How fun to write with your mom! Thank you for sharing your story and methods!!
Shirley Johnson – Thank you for your post.
Heidi, would you or your mom be interested in adopting me?
Thanks Heidi for sharing your thoughts and suggestions! I loved reading about your history with your mother in writing! That’s so great. I love your work and the inspiration you’ve shared in this post.
NATALIE LYNN TANNER: Hi Heidi! I have truly enjoyed your An Unsolved Mystery from History series. My niece is a HUGE mystery/detective fan, so she was excited when I turned her onto your books! I look forward to reading more of your books, including those you and your Mom have penned together. I can see why having a writing/rhyming partner can be helpful. Almost like a jogging partner, to call you out on frosty, cold mornings to exercise, a writing partner can help call you to your keyboard — helping you be accountable for your work. THANK YOU for the inspiration and your WONDERFUL stories!
Heidi, thank you for your insights into writing partners, it sounds wonderful! Now how do you go about finding someone to work with?
Thanks! Deirdre Englehart
Lori Laniewski- Thank you for a terrific post. I am looking forward to reading more of your writing. PS In another life, I was your best friend…I slept over at your house nearly every night.
Pam Phillips would like to thank Heidi.
Awesome hearing about the great working/writing relationship you have with your mother. I could see my husband and I (or my mom and I) writing a book together some day. My kids are young, but I’d love to write a book with them too as they get older.
Gayle C. Krause
Heidi, your words are so true. Brevity requires each rhyming word be terrific. Thanks! 🙂
Ingrid Boydston- Thanks for sharing your experiences with your mom. My secret critique-er is my 14 year old daughter. She has no qualms about pointing out flaws in my rhyme, meter or story arcs. Therefore, when she says something is “good” I know I have a keeper. Maybe one day we’ll get to work together too! 🙂
Heidi, I have often wondered how writing with a partner would be but really never considered a family member. You’re a better person than I chosing to write with a family member. Thanks for the blog.
Writing a poem with a partner is something I have never tried. What a fun idea! I will definitely give this a shot. Thanks for the great post, Heidi!
Janet Smart. Great post. I would love to have an in-house critique partner and fellow writer. I do have critique partners and my manuscripts go over many rounds of edits.
I think it’s absolutely fabulous that you collaborate with your family. It sounds like so much fun, and from all your lovely books listed above, very productive!
Heidi, Thanks for the post. I liked your reminder, “don’t waste words.” I will tack that phrase up in my office.
What a wonderful working relationship! I know my critique partners are vital to my progress.

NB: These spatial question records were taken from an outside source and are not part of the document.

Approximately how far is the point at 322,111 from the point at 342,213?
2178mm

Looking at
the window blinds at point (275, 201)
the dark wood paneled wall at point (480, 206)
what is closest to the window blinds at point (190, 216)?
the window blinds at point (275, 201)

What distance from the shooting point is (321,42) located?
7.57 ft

Thanks, Heidi, for your humorous but honest view of writing with your mom as a critique partner. I envy your unique relationship.
I love the books that have resulted from your partnership, Heidi! I smile just thinking about the challenges of working so closely with family. I dream of attending PBBC to see you and mom in action.
Michele Katz Grieder
What a GREAT system…and partnership!!!
Melinda Kinsman – Thanks for a new perspective on writing in rhyme, Heid. I love the idea of one big family-based author support group!
Thank you, Heidi. I love the many books that you and your Mom, Jane, have collaborated on.